GPT-5.4 scored 51.90% on PlanBench-XL, dropping to 11.36% in the hardest setting. The benchmark, with 327 tasks and 1,665 tools, tests LLM agents on long-horizon planning with large tool libraries.
Key facts
- 327 tasks in PlanBench-XL benchmark
- 1,665 tools in the tool library
- GPT-5.4: 51.90% accuracy normally
- GPT-5.4: 11.36% accuracy in blocked setting
- arXiv ID: 2606.22388
A new benchmark, PlanBench-XL, exposes a fundamental weakness in LLM agents: they cannot effectively plan when faced with large, messy tool libraries. The paper, titled "PlanBench-XL: Evaluating Long-Horizon Planning of LLM Tool-Use Agents in Large-Scale Tool Ecosystems" per arXiv:2606.22388, builds a retail-focused benchmark with 327 tasks and 1,665 tools. Agents must uncover hidden intermediate facts before they can answer, simulating real-world scenarios where tool libraries are too large to view at once.
The Benchmark Design
PlanBench-XL introduces two key challenges: agents must search for useful tools while solving tasks, and they must handle broken or misleading tools that force them to abandon promising paths.

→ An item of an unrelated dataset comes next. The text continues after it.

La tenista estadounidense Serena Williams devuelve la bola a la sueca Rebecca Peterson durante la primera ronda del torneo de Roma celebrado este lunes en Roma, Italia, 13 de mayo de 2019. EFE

The core idea is to make agents plan both forward from what they know and backward from what they need, instead of providing a clear tool path. The hardest "blocked" setting removes direct tool access, requiring agents to infer tool utility through exploration.
Performance Collapse
Even strong models struggle. GPT-5.4 achieved 51.90% accuracy in the standard setting but dropped to 11.36% in the hardest blocked setting. This mirrors findings from earlier benchmarks like ToolBench and API-Bank, which showed similar degradation as tool counts scaled past 100. The paper does not disclose results for other models, but the gap suggests current architectures lack robust search and planning mechanisms for large tool ecosystems.
Why This Matters
Real-world AI agents—in customer service, DevOps, or scientific research—face tool libraries numbering in the thousands. The PlanBench-XL results indicate that simply scaling model size or context window is insufficient. Agents need architectural changes that integrate search, planning, and error recovery. The paper's approach of combining forward and backward planning is a step, but the 11.36% score shows how far the field is from production-ready tool-use agents.
What to watch
Watch for follow-up work on agent architectures that integrate search and planning, and whether model providers like OpenAI or Anthropic release benchmarks on their own tool-use systems. The paper's code release could spur a new evaluation standard for agent planning.